Configuring Your Browser

To use the proxy we must configure the browser to send all its requests to the proxy, instead of directly to the web servers. In Firefox you do this using Edit->Preferences or Options->Options, then the Advanced icon, then the Network tab, then the Settings button for "Connection." Select Manual Proxy Configuration and configure as an HTTP proxy. (That will allow the browser to make direct connections to web servers for protocols our proxy doesn't handle, like SSL and FTP.) You'll need to supply the host name or IP address where the proxy is running and the port it is listening on. Make sure you do not check the box that says "Use this proxy server for all protocols."

run Script

To help us test your code, provide a run script that will build and invoke your proxy. The script should take a single argument: the port number the proxy's server socket should bind to. The proxy's output should be the first line of each HTTP request it receives from the browser. Execution is terminated by Ctrl-C.

Sample Output

Most interesting web pages these days are complicated enough that the set of HTTP requests issued to fetch them will differ from fetch to fetch.
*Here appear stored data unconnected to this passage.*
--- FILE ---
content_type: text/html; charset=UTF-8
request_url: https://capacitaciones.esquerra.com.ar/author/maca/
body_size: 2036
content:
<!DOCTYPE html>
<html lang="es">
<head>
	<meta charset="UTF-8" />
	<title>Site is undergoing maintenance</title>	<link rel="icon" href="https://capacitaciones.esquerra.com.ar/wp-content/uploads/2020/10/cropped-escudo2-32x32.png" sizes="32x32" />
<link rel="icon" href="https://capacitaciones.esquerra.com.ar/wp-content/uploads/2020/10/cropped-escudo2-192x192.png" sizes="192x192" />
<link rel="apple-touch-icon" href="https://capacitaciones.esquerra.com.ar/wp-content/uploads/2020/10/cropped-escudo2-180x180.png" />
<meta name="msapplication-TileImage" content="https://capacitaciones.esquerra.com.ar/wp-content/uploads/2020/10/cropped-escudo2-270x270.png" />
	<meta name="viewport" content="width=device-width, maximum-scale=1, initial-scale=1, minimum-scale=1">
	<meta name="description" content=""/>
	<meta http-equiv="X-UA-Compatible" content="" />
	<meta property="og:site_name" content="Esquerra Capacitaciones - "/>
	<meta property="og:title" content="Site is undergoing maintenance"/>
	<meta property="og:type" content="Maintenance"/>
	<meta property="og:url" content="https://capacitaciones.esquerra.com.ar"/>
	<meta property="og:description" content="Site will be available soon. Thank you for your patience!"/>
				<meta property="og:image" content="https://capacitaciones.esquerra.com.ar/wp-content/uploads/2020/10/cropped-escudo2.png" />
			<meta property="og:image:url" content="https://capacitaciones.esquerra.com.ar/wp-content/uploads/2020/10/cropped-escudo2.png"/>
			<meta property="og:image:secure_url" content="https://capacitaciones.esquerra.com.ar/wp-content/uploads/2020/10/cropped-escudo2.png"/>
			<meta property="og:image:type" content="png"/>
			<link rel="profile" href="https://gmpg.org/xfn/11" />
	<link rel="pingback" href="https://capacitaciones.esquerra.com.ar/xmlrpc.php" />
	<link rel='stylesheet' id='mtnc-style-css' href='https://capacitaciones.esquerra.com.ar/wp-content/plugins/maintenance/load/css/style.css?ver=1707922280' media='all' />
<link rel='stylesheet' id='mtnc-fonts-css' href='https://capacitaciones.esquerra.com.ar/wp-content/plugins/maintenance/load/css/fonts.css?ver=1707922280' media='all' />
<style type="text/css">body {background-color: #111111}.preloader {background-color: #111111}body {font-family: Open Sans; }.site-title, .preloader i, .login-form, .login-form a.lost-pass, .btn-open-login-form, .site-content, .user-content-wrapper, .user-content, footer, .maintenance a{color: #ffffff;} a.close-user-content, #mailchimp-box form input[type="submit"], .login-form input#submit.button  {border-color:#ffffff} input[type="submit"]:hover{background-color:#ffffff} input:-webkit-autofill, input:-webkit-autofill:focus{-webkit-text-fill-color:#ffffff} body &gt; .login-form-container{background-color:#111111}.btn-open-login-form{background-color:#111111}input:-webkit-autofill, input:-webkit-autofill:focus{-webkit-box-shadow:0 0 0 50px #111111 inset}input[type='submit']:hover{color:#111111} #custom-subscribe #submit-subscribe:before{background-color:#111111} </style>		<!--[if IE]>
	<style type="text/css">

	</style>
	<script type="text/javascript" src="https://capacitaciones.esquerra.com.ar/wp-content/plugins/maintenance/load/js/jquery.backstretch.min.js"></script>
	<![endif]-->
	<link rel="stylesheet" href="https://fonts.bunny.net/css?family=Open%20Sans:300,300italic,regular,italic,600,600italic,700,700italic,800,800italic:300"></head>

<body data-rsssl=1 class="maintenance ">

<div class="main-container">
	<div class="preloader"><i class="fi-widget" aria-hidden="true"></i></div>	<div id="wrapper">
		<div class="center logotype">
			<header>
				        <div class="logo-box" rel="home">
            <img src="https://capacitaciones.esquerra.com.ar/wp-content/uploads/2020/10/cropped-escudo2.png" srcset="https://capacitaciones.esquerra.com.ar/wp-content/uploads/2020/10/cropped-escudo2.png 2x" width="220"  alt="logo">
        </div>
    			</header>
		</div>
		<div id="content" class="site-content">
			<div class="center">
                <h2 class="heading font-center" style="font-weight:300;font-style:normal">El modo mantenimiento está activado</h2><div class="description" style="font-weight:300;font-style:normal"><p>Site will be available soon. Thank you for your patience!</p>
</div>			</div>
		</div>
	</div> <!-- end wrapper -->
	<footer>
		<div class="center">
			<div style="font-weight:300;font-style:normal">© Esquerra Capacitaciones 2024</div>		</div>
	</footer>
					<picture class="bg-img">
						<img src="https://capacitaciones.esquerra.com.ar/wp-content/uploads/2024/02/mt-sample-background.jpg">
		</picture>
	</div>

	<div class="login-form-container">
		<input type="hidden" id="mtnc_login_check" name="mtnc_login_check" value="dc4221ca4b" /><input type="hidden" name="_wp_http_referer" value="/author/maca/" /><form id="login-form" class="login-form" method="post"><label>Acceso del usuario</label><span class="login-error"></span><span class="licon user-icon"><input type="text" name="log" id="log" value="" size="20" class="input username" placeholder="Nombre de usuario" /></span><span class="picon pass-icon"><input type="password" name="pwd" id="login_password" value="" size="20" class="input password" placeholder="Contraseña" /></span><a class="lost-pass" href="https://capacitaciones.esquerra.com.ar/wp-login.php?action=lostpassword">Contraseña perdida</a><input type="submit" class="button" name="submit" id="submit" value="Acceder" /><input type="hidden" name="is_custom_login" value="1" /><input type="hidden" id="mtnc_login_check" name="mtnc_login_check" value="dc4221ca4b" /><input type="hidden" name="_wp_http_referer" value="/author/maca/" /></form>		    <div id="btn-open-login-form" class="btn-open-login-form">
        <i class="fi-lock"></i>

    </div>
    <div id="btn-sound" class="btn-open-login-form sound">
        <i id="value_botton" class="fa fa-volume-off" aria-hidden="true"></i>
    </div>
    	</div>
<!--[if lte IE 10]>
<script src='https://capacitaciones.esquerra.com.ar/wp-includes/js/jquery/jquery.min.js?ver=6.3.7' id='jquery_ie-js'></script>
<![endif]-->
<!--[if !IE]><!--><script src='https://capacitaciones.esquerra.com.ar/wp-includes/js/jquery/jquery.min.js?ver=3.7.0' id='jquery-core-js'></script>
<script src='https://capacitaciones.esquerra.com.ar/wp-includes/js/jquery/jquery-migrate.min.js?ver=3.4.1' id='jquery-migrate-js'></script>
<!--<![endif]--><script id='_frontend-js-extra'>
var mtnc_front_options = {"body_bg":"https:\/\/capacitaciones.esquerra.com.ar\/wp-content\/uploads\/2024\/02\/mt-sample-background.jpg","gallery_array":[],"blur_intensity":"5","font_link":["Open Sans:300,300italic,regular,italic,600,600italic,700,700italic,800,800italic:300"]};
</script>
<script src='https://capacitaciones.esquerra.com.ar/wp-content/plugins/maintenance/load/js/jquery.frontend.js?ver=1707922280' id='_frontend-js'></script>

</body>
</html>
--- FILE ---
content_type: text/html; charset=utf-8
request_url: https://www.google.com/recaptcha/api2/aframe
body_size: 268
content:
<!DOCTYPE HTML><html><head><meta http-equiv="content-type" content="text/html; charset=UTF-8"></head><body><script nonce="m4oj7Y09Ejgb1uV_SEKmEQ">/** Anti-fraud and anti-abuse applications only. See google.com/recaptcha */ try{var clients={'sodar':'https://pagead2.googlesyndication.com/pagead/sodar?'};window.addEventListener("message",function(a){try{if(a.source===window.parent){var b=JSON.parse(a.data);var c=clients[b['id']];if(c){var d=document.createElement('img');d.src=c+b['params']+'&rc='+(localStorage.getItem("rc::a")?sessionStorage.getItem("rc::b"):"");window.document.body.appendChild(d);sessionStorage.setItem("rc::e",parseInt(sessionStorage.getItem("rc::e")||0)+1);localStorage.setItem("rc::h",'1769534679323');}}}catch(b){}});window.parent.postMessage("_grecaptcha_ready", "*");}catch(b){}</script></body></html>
We show here some sample output to give you a general sense of what your output should look like, though.

CSE Winter Quarter 2014 Time Schedule Sample Output
www.whitehouse.gov Sample Output
www.cnn.com Sample Output
(Truncated to the first approximately 40 seconds.)
Turn in
When you're ready to turn in your assignment, do the following:
  1. The files you submit should be placed in a directory named proj2. There should be no other files in that directory.
  2. Create a README.TXT file that contains the names, student numbers, and UW email addresses of the member(s) of your team.
  3. Put the README.TXT file, your HTTP proxy solution source code, your run script, and your tcp.pdf or tcp.txt report file in the proj2 directory.
  4. While in the directory that is the parent of proj2/, issue the command tar czf proj2.tar.gz proj2.
  5. Verify that the tar file contains the files you intend to submit: tar tf proj2.tar.gz.
  6. You may also want to check that your submission is packaged correctly with the project packaging check script (instructions here).
  7. Submit the proj2.tar.gz file to the course dropbox.